#### Study text:
What horizontal grinders do well:

  • High-volume green waste processing
  • Railroad ties and treated lumber
  • Large logs and stumps
  • C&D debris with mixed materials
  • Producing consistent chip sizes for biomass fuel

When to choose a horizontal grinder:

Horizontal grinders are built for volume. If you're processing hundreds or thousands of tons per day, a horizontal grinder will outproduce a tub grinder of similar horsepower. The controlled feed system means more consistent output, which matters when you're selling end products like mulch, biomass fuel, or boiler fuel that need to meet spec.

Horizontal grinders also handle contaminated material better. The feed conveyor gives you a chance to spot and remove problem items before they hit the grinding chamber. With a tub grinder, everything goes in at once.

The trade-off is cost. Horizontal grinders are more expensive to buy, more expensive to maintain, and usually require more skilled operators. They make sense for high-volume, production-focused operations.

Popular manufacturers: Peterson Pacific, Morbark, and Diamond Z are the names we see most often. Peterson Pacific horizontal grinders, in particular, have a strong following among biomass producers.

Crushers

Crushers break hard materials — rock, concrete, asphalt, brick — into smaller pieces. They're essential for aggregate production, concrete recycling, and demolition waste processing. The recycling angle is big here: crushed concrete and asphalt can be reused as road base, fill material, and aggregate, which keeps it out of landfills and saves money.

There are three main types of crushers, and each one works differently.

Jaw Crushers

A jaw crusher uses two heavy steel plates — one fixed, one moving — to crush material through compression. Think of it like a giant set of jaws slowly biting down. Material enters at the top, gets squeezed between the plates, and falls out the bottom at a smaller size.

What jaw crushers do well:

  • Primary crushing of large rocks, boulders, and concrete slabs
  • Handling hard, abrasive materials like granite and basalt
  • Processing rebar-laden concrete (jaw crushers tolerate rebar better than most)
  • Producing a coarse product for further processing

When to choose a jaw crusher:

Jaw crushers are almost always the first crusher in a multi-stage setup. If you're taking in large chunks of concrete or blasted rock and need to reduce them before screening or secondary crushing, a jaw crusher is your starting point.

They're also the most forgiving crusher type when it comes to feed material. Concrete with rebar, mixed demolition debris, oversized rock — jaw crushers handle it. They don't produce the most refined end product, but that's not their job. Their job is to take big material and make it manageable.

Popular manufacturers: McCloskey makes excellent portable jaw crushers that we see in recycling yards across the country. We also carry units from other major manufacturers.

For more detail on crushing operations, see our guide to crushing stone.

Impact Crushers

An impact crusher uses rapidly spinning rotors with blow bars to throw material against breaker plates. Instead of squeezing material like a jaw crusher, it shatters it through impact force. This produces a more cubic, well-shaped end product.

What impact crushers do well:

  • Producing well-graded, cubic aggregate from concrete and asphalt
  • Recycling concrete into road base and fill
  • Processing softer rock like limestone
  • Creating finished products that meet DOT specs without additional processing

When to choose an impact crusher:

If you need a finished product — material that's ready to sell as aggregate, road base, or fill — an impact crusher is often the right choice. The impact action produces a better-shaped particle than compression crushing, which means your end product meets spec more easily.

#### Supplied material:

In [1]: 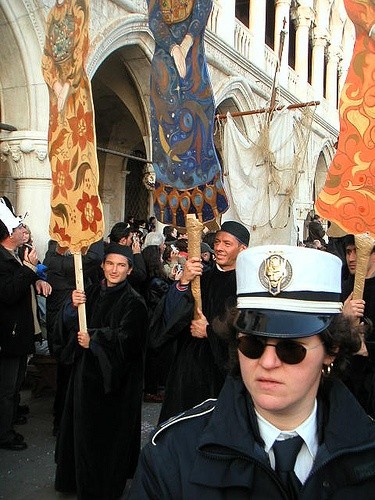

#### Task set:
**A.** Decide whether each statement below agrees with the text on grinders and crushers. For each, answer yes or no, and quote the words from the text that decide it.
(i) Jaw crushers handle concrete containing rebar better than most other crushers.
(ii) Horizontal grinders cost less to maintain.
(iii) An impact crusher reduces material by squeezing it between two plates.
**B.** According to the text on grinders and crushers, what does an impact crusher use to throw material against breaker plates?
**C.** Extend the text on grinders and crushers, starting after its final sentence.

#### Results for the exercise:
**A.**
(i) Yes: "jaw crushers tolerate rebar better than most"
(ii) No: "Horizontal grinders are more expensive to buy, more expensive to maintain"
(iii) No: "Instead of squeezing material like a jaw crusher, it shatters it through impact force."

**B.** Rapidly spinning rotors with blow bars.

**C.**
Impact crushers are the most common crusher in concrete recycling operations for this reason. You can take a load of broken concrete, run it through an impact crusher, and come out the other side with a saleable product.

The trade-off is wear. Impact crushers chew through blow bars and wear plates faster than jaw crushers wear through their jaw plates, especially on hard, abrasive material. Running granite through an impact crusher will cost you in parts. Concrete, limestone, and asphalt are where impact crushers earn their keep.

We wrote a full breakdown of impact crushers in our impact crusher guide — worth reading if you're leaning this direction.

Cone Crushers

A cone crusher uses a spinning cone inside a concave bowl to crush material through compression and attrition. Material feeds in at the top, gets caught between the cone and the bowl, and is crushed as the cone gyrates. The gap narrows toward the bottom, so material gets progressively smaller as it moves through.

What cone crushers do well:

  • Secondary and tertiary crushing of hard rock
  • Producing finely graded aggregate
  • High-volume production with consistent output
  • Processing abrasive materials like granite without excessive wear

When to choose a cone crusher:

Cone crushers are typically used after a jaw crusher in a multi-stage crushing setup. If you need to take material that's already been reduced to 4–6 inches and bring it down to 1 inch or less, a cone crusher does this efficiently.

Cone crushers handle hard, abrasive rock better than impact crushers. If you're processing granite, basalt, or other hard stone, a cone crusher will give you lower cost-per-ton than an impact crusher because the wear parts last longer.

They're less common in pure recycling operations (where impact crushers dominate) but show up regularly in aggregate production and quarry operations that also recycle concrete and asphalt.

Crusher Comparison

Here's a quick comparison to help you decide which crusher fits your operation:

FeatureJaw CrusherImpact CrusherCone CrusherPrimary usePrimary crushingPrimary or secondary crushingSecondary or tertiary crushingBest forLarge feed, hard materialConcrete/asphalt recyclingFine aggregate productionProduct shapeElongated, less uniformCubic, well-shapedCubic, very consistentFeed sizeUp to 40"+Up to 24" typicallyUp to 10" typicallyWear costLow to moderateModerate to highModerateRebar toleranceGoodFair (with magnet)PoorTypical output2"–8"3/4"–3"1/4"–2"Best materialsRock, concrete, demo debrisConcrete, asphalt, limestoneGranite, basalt, hard rock

Screens

Screening is how you turn crushed or ground material into a saleable product. A screen separates material by size — sending the right-sized particles one direction and the over-sized or under-sized material another. Without screening, you've just got a pile of mixed material. With screening, you've got products you can sell.

Trommel Screens

A trommel screen is a large rotating drum with holes in it. Material enters one end of the drum, and as the drum rotates, smaller particles fall through the holes while larger material travels to the other end and exits. Different hole sizes produce different product grades.

What trommel screens do well:

  • Screening compost and topsoil
  • Sorting municipal solid waste (MSW)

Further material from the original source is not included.